#### [BRIEF]
Change every "bicycle front wheel" in the listing below to "front wheel of the bicycle", leaving the rest of the text as it is.

======== ENTRIES SUPPLIED ========

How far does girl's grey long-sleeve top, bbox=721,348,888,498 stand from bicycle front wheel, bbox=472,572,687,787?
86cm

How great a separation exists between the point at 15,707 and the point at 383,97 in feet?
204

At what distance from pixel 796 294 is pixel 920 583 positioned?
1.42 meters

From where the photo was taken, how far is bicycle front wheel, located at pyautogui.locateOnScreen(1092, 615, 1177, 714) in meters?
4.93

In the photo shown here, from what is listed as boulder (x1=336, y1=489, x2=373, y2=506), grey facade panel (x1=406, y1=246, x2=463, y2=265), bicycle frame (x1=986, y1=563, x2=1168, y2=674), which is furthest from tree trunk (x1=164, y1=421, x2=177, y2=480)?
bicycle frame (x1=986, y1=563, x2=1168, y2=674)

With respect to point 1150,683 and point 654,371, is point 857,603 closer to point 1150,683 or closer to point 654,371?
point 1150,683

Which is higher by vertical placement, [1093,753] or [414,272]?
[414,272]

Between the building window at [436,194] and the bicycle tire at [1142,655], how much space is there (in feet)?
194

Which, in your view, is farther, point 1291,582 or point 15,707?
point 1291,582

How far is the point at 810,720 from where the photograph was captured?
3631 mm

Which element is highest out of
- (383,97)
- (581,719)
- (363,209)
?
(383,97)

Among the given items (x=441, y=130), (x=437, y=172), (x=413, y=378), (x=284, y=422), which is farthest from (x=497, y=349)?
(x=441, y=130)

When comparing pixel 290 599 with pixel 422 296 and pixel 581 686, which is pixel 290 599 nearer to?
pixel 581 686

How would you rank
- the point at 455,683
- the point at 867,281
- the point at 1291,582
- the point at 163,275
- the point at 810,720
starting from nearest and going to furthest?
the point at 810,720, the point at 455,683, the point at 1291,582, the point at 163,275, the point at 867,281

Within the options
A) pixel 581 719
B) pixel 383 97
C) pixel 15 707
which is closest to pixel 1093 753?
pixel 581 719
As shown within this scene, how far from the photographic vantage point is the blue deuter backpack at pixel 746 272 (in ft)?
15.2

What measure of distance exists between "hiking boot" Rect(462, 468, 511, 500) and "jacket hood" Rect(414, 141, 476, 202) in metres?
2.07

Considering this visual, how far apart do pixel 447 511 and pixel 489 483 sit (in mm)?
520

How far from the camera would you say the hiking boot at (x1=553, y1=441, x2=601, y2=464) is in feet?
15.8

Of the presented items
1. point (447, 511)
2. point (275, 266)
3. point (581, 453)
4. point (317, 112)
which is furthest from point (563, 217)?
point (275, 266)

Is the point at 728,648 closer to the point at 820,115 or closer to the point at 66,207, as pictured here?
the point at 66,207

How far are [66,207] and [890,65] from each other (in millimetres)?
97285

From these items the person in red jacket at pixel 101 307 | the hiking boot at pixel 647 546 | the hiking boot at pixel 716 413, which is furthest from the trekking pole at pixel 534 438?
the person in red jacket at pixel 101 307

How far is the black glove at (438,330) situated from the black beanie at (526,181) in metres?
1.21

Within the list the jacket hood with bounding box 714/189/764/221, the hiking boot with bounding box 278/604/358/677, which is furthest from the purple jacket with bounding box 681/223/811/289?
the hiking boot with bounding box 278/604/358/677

========

#### [COMPLETE ANSWER]
How far does girl's grey long-sleeve top, bbox=721,348,888,498 stand from front wheel of the bicycle, bbox=472,572,687,787?
86cm

How great a separation exists between the point at 15,707 and the point at 383,97 in feet?
204

At what distance from pixel 796 294 is pixel 920 583 positioned?
1.42 meters

From where the photo was taken, how far is front wheel of the bicycle, located at pyautogui.locateOnScreen(1092, 615, 1177, 714) in meters?
4.93

In the photo shown here, from what is listed as boulder (x1=336, y1=489, x2=373, y2=506), grey facade panel (x1=406, y1=246, x2=463, y2=265), bicycle frame (x1=986, y1=563, x2=1168, y2=674), which is furthest from tree trunk (x1=164, y1=421, x2=177, y2=480)?
bicycle frame (x1=986, y1=563, x2=1168, y2=674)

With respect to point 1150,683 and point 654,371, is point 857,603 closer to point 1150,683 or closer to point 654,371?
point 1150,683

Which is higher by vertical placement, [1093,753] or [414,272]?
[414,272]

Between the building window at [436,194] and the bicycle tire at [1142,655], how much space is there (in feet)?
194

Which, in your view, is farther, point 1291,582 or point 15,707?
point 1291,582

How far is the point at 810,720 from where the photograph was captured?
3631 mm

Which element is highest out of
- (383,97)
- (581,719)
- (363,209)
?
(383,97)

Among the given items (x=441, y=130), (x=437, y=172), (x=413, y=378), (x=284, y=422), which is farthest from (x=497, y=349)?
(x=441, y=130)

When comparing pixel 290 599 with pixel 422 296 and pixel 581 686, which is pixel 290 599 nearer to?
pixel 581 686

How would you rank
- the point at 455,683
- the point at 867,281
- the point at 1291,582
- the point at 163,275
- the point at 810,720
starting from nearest and going to furthest?
the point at 810,720, the point at 455,683, the point at 1291,582, the point at 163,275, the point at 867,281

Within the options
A) pixel 581 719
B) pixel 383 97
C) pixel 15 707
which is closest to pixel 1093 753?
pixel 581 719
As shown within this scene, how far from the photographic vantage point is the blue deuter backpack at pixel 746 272 (in ft)?
15.2

What measure of distance exists between "hiking boot" Rect(462, 468, 511, 500) and "jacket hood" Rect(414, 141, 476, 202) in metres?
2.07

Considering this visual, how far apart do pixel 447 511 and pixel 489 483 sit (in mm)?
520

How far from the camera would you say the hiking boot at (x1=553, y1=441, x2=601, y2=464) is in feet?
15.8

Of the presented items
1. point (447, 511)
2. point (275, 266)
3. point (581, 453)
4. point (317, 112)
which is furthest from point (563, 217)?
point (275, 266)

Is the point at 728,648 closer to the point at 820,115 or closer to the point at 66,207, as pictured here?
the point at 66,207

How far are [66,207] and [890,65] from each other (in millimetres)?
97285

From these items the person in red jacket at pixel 101 307 | the hiking boot at pixel 647 546 | the hiking boot at pixel 716 413, which is furthest from the trekking pole at pixel 534 438?
the person in red jacket at pixel 101 307

How far is the black glove at (438,330) situated from the black beanie at (526,181) in metres?
1.21

Within the list the jacket hood with bounding box 714/189/764/221, the hiking boot with bounding box 278/604/358/677, which is furthest from the purple jacket with bounding box 681/223/811/289?
the hiking boot with bounding box 278/604/358/677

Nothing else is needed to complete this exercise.